Great Plains Studies, Center for
Date of this Version
Spring 1985
Citation
Great Plains Quarterly Vol. 5, No. 2, Spring 1985, pp. 133-34.
Abstract
The seventeen essays in this volume are intended, as Michael Malone says, "to describe what has been done, how well it has been done, and what needs to be done" in western American history. Historians will no doubt approach them as a comprehensive assessment of western historiography, but many Great Plains Quarterly readers will come to them as I have, in search of a research tool for the nonspecialist with a limited range of questions to which the historians may have answers.
Together the essays provide an invaluable guide for the nonspecialist, but some offer clearer guidance than others. While all are bibliographically copious, the volume is "not meant to be an annotated bibliography," and the essays that make their subjects most accessible are those that go furthest in providing conceptual frameworks, in defining issues, and in selecting and evaluating available writings.

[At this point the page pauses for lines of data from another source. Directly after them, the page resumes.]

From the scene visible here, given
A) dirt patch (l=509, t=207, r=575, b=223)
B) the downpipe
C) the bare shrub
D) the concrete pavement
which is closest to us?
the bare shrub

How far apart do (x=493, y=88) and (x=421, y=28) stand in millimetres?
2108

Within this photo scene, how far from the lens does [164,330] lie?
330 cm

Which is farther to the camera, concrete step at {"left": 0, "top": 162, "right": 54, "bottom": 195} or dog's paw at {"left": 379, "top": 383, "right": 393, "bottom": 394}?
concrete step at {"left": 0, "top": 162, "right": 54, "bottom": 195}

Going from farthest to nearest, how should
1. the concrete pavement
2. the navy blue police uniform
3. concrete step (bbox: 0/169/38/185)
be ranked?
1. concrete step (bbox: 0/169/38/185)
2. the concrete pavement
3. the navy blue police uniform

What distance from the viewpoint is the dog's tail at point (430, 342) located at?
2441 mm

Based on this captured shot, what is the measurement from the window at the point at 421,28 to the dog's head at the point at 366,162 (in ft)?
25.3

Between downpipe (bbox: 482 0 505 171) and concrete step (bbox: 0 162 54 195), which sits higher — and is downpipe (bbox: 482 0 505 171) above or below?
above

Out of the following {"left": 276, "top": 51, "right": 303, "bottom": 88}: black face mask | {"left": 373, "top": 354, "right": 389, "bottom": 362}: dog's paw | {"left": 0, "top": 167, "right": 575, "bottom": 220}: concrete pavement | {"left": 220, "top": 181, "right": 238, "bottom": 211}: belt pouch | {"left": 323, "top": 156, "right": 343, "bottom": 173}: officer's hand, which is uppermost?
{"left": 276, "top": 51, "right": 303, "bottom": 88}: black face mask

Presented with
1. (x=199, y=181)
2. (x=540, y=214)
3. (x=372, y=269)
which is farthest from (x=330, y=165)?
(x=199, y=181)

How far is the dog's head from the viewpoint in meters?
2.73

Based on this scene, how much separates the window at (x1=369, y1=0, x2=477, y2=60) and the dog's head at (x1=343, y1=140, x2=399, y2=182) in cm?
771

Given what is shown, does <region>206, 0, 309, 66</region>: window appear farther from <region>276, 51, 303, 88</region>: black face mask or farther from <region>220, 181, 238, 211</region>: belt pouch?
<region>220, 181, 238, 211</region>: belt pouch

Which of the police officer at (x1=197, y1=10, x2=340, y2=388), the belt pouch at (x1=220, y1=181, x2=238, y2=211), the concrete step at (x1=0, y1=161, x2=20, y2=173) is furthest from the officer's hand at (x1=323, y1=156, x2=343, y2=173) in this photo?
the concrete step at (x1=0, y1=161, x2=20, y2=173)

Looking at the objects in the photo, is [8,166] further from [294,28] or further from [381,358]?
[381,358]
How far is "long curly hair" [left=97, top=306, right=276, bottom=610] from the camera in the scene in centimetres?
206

The nonspecialist, of course, requires more guidance than may be welcomed by the historian. Herbert T. Hoover's "American Indians from Prehistoric Times to the Civil War," for example, provides a comprehensible path through Indian history, well marked by his frank assessments of the writings. Dennis E. Berge gives dramatic shape to his "Manifest Destiny and the Historians" by analyzing (rather than describing) contending positions in the debate over the subject. Kenneth N. Owens, in "Government and Politics in the Nineteenth-Century West," is particularly helpful in providing a sense of the complex history lying behind the historiography. W. Turrentine Jackson, in "Transportation in the American West," identifies standard works, indispensable 133 sources, and reading with which the student should begin.
Richard Etulain's "Shifting Interpretations of Western Cultural History" and Frederick Luebke's "Ethnic Minority Groups in the American West" stand out among the most helpful of those guides. Luebke's essay is especially notable for its lucid conceptual framework and Etulain's for its rigorous selection, which relegates much of its bibliographical fullness to footnotes.

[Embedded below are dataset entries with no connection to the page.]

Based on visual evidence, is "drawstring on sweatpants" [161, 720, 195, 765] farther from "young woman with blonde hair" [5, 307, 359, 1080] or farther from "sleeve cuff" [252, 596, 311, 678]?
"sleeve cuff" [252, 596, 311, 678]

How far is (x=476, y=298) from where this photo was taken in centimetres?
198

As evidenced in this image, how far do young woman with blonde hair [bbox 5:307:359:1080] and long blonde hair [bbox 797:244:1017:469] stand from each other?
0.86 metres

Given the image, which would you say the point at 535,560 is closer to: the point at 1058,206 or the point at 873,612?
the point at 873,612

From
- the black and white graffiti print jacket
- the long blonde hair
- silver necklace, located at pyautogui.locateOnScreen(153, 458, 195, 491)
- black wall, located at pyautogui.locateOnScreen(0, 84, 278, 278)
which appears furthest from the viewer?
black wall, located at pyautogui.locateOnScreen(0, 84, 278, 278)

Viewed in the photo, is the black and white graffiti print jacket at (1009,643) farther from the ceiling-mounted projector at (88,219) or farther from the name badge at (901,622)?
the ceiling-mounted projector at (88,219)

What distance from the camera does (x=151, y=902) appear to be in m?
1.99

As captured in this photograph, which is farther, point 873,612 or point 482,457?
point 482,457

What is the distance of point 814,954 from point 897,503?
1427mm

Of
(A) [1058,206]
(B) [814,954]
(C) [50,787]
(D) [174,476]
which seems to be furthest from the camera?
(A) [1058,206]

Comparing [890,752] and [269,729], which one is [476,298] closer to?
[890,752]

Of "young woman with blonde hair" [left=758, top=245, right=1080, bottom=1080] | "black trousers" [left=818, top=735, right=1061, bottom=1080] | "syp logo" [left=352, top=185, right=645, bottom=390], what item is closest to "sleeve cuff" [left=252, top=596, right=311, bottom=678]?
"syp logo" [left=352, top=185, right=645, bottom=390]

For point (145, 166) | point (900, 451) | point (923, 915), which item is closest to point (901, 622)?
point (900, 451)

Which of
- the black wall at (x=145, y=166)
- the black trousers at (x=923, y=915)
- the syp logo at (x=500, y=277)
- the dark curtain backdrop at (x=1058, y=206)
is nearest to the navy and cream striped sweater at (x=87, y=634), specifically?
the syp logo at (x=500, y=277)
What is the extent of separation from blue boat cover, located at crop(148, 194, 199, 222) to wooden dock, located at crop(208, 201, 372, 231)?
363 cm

Some of the essays are disappointing to the nonspecialist. Gilbert Fite's "The American West of Farmers and Stockmen" provides bibliography but little analysis or assessment. Gordon Dodd's "The Fur Trade and Exploration" and Clark Spence's "Western Mining" clearly emphasize the principal works but could have offered more analysis of the issues. Donald Cutter's "The Western Spanish Borderlands" could have done with more selection and assessment. F. Alan Coombs's "Twentieth-Century Politics" leaves no clear idea of the issues to be addressed, while William Lang's "Using and Abusing Abundance" identifies no issues except the obvious ones. Sandra Myres's "Women in the West" leaves the disappointing impression that there is not yet much to be said on the subject.